Butterflies don’t fly on the moon

Sometimes 
I wish 
I could be 
A butterfly 
Flying by 
Flying high 
Sometimes 
I have 
Visions of suicide 
Take me away 
Help me erase.
-Raury
What else is there to say of this world? It could be said that Italians do not eat peanut butter, that love is not what we think it is, that sex and music are humans’ two greatest languages, that blackberries have no qualms with blueberries, and spider wasps provide great metaphors. 
It could be said that magic is real, that a girl with loose auburn curls and the smile of a child could easily arouse it in your life, but that it takes considerable effort and intention to arouse it within yourself. 
It could be said that a cherry pie knows everyone’s deepest secrets and still has room left for filling, or that hamsters — given the right diet — could make an entire island invisible. 
It could be said that the Shaman is actually the second coming of Jesus. But it could also be said that he’s a lunatic with a weird grin and a past too sad for movies. 
It could be said that a caterpillar must become soup before transforming into a butterfly, that disrupting the process could ruin everything. 
It could be said that she is happy, and fulfilled, and that you have no idea what’s real anymore. 
It could be said that the wheel is finally grinding to a halt, and that something else is there winking at you.
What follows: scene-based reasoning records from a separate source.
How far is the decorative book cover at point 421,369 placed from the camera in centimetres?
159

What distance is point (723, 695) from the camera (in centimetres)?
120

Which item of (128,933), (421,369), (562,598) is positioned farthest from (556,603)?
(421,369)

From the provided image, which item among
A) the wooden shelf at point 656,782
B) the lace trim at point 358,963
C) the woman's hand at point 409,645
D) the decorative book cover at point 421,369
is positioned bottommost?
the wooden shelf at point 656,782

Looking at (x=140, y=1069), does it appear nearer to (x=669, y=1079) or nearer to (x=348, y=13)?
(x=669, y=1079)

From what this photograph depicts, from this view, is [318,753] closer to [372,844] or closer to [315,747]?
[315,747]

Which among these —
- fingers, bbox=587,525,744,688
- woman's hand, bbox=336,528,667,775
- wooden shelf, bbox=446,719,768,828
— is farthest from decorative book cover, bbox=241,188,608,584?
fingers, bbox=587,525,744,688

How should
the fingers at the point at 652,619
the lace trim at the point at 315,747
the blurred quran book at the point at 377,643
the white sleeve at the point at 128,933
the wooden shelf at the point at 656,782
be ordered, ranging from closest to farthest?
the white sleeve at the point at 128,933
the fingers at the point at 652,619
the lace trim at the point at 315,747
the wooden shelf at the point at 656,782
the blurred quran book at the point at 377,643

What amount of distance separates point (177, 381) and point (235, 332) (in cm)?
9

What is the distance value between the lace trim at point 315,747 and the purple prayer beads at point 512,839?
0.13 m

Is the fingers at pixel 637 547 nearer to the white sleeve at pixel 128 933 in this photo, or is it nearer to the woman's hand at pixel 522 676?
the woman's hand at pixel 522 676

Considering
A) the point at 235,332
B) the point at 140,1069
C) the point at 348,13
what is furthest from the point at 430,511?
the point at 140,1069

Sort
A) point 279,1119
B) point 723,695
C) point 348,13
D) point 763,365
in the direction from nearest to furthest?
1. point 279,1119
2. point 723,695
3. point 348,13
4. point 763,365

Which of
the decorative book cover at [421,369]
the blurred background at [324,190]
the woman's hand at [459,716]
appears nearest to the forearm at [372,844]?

It could be said that I am not a writer at all, but an animated clump of flesh that will one day make a great dinner for a family of worms. And that any attempt I make to articulate the seering mystery of things is about as useful as a carton of old milk. It’s not going to do you any good for me to tell you how to live your life. 
I was a child once. 
With dreams. 
Big nebulous dreams 
Some of them nightmares. And that child has grown into a tangled mess of paradoxes. She’s basically a box of Christmas lights wrapped in garden hoses. She’s basically the human version of an alien. Her curls have been known to pick up radio transmissions from space, and every one of them sounds like Don Knotts playing the washboard. 
Zero is more of a number then ten will ever be.
Twin flames are real but that doesn’t matter much at all.
Sometimes angels will tell you important things but you’re addicted to your cell phone so you’ll miss most of it. 
Sometimes you write in the second person when referring to yourself. 
Sometimes 
I wish
          I could be 
                            A
                                   Butterfly.